Over the summer, my breakouts worsened, leaving even more acne scars. My face started to feel more textured, tiny bumps cropping up along my cheekbones. By then, my self-confidence was drained. Even though the humid weather made wearing foundation feel sticky on my skin, I did it anyway for fear of what others would think about me.
If I stuck to a good skin care routine, I thought, everything else would follow suit. So I did what the internet taught me—I used a Clean & Clear cleanser, I bought an expensive toner, and moisturizer. I always took my makeup off before bed, and I exfoliated and bought Korean sheet masks. Summer ended, and I found myself facing the fall semester with the exact same skin problems I had before the break, if not worse. I continued to do what I thought was best for my skin, but the breakouts and consequent post-inflammatory hyperpigmentation still kept coming, and I didn’t know what else to do.
Clear, healthy skin is now super trendy, evident by the multiple “skincare routine” YouTube videos and face-mask Instagram selfies. Everyone is obsessed with taking care of their skin, and clear skin has become even more coveted.
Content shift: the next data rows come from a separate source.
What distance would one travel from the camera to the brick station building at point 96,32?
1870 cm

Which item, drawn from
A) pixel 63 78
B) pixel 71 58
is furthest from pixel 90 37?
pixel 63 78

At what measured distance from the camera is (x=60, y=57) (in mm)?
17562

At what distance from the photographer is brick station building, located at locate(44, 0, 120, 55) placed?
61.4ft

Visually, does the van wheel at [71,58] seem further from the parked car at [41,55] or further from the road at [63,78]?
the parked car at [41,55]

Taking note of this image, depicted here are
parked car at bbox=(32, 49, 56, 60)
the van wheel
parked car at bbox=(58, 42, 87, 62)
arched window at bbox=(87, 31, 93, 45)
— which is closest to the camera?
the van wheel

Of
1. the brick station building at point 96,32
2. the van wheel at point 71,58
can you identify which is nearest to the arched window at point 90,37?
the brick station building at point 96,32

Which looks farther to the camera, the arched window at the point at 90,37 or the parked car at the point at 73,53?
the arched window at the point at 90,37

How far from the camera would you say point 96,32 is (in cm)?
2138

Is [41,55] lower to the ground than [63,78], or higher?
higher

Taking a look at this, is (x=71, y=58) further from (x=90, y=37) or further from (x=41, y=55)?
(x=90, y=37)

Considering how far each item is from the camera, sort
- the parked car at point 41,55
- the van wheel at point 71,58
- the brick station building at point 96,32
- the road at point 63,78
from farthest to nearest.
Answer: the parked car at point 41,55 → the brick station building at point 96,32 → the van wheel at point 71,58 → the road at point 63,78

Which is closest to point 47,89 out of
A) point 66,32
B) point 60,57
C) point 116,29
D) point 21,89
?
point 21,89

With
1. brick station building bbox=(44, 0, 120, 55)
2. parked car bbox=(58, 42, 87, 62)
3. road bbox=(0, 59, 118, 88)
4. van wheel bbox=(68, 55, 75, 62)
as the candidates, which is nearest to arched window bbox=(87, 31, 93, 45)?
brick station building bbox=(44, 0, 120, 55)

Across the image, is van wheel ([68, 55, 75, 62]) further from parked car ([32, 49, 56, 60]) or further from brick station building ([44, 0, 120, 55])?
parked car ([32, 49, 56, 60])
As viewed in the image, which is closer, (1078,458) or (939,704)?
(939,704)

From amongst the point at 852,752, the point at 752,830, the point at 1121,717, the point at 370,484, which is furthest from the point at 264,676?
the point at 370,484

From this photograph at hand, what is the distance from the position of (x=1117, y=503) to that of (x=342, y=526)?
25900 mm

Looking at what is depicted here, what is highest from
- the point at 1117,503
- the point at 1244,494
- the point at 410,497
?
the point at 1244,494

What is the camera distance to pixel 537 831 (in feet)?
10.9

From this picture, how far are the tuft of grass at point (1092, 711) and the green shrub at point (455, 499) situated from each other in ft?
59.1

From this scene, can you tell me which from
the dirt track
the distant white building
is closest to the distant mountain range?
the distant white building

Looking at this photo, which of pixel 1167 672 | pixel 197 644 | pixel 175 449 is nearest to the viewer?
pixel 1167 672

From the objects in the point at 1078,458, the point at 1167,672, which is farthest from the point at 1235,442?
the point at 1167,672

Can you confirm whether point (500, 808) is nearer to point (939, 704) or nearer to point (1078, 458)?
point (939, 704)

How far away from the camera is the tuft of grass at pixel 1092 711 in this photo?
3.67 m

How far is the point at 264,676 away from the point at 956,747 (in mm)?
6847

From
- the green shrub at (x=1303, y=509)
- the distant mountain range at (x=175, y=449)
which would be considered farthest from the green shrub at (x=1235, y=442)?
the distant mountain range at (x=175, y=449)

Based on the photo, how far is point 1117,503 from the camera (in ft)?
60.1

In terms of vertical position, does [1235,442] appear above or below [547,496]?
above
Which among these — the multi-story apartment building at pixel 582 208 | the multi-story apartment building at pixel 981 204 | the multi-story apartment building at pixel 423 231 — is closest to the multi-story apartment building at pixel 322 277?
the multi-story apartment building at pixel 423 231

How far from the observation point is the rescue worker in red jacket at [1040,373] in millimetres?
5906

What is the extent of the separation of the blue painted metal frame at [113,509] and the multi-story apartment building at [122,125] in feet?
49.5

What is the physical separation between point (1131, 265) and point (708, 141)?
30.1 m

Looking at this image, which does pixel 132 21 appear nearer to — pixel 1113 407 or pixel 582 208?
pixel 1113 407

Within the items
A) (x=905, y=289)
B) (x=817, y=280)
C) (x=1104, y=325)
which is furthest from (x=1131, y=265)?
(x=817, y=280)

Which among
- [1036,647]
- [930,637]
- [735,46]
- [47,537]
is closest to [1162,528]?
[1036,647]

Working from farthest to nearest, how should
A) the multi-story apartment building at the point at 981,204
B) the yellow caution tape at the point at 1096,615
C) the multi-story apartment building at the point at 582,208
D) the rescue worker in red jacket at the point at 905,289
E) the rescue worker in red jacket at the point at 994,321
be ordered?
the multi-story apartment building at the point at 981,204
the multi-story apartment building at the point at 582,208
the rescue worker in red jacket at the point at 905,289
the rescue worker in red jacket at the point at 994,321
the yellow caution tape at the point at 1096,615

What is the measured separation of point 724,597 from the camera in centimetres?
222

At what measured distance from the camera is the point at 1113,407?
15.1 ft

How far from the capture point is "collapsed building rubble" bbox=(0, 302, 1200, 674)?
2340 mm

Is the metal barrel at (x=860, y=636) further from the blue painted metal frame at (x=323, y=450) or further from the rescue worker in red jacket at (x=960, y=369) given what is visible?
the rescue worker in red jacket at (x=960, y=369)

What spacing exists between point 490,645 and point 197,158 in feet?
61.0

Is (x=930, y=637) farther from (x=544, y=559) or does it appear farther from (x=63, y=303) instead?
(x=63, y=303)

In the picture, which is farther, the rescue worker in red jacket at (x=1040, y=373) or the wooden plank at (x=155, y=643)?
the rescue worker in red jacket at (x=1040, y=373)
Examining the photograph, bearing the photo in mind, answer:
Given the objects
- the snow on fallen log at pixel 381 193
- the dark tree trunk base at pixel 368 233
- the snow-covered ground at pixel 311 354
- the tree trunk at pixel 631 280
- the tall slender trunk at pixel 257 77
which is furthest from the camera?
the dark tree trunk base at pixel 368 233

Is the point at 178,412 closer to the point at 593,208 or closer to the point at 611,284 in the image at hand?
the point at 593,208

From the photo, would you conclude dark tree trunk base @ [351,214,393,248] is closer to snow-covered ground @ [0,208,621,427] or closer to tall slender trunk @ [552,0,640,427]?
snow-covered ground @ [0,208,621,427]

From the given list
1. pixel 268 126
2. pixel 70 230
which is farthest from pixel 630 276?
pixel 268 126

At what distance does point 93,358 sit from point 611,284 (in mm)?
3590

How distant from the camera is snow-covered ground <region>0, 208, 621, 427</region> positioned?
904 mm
Pictures of everyone else’s baby-smooth skin made me feel extremely envious, but, above all, sad. Sad because I wanted to look like that and feel beautiful in my natural skin, but my pink acne marks built a barrier between me and my confidence. I couldn’t understand why I had to deal with the ugliness of a pimple even after it was long gone. Makeup-free selfies were either tilted at weird angle to hide my acne scars or masked with a Snapchat filter.
This past month, I’ve finally decided to put my foot down. I’ve decided to stop being so hard on myself on something that was natural; something that almost everyone faces and continues to grapple with. I wanted to take initiative. It was obvious that my current skin care routine wasn’t doing it, so I had to completely swap it out.
One night, upon my regular surf through YouTube skin care tutorials, I stumbled across Liah Yoo’s video on fading acne scars. The video detailed her struggle with acne and acne scars and radiated positivity by encouraging patience. For fading scars, she recommended using a serum with a potent ingredient like Vitamin C or Vitamin B3, moisturizing, applying sunscreen every day, and using a chemical exfoliator two to three times a week.
Among the many things I learned through her videos were that products labeled “oil-free” or “acne-fighting” were actually stripping my skin of natural oils, causing my skin to overproduce sebum to compensate. Because three out of the four products I used regularly were labeled just that, it was clear that a big change had to be made.
I’ve just started my new routine, and only time will tell how effective the products I’m using will be.
In the meantime, my focus is on rebuilding my confidence brick by brick. I use makeup once a week at most, and I’ve been refraining from staring at my scars in the mirror. Don’t get me wrong, I love foundation and have nothing against people who use it. I just did not like how it served as a crutch when dealing with deep self-confidence issues I needed to face. Now, I’m feeling better, and, above all, optimistic that my time for clear skin will come with patience.
I’ve realized that acne is natural. Though acne scars can be vexing, imperfections fall out of our control. How we view ourselves after the fact, however, is entirely on us.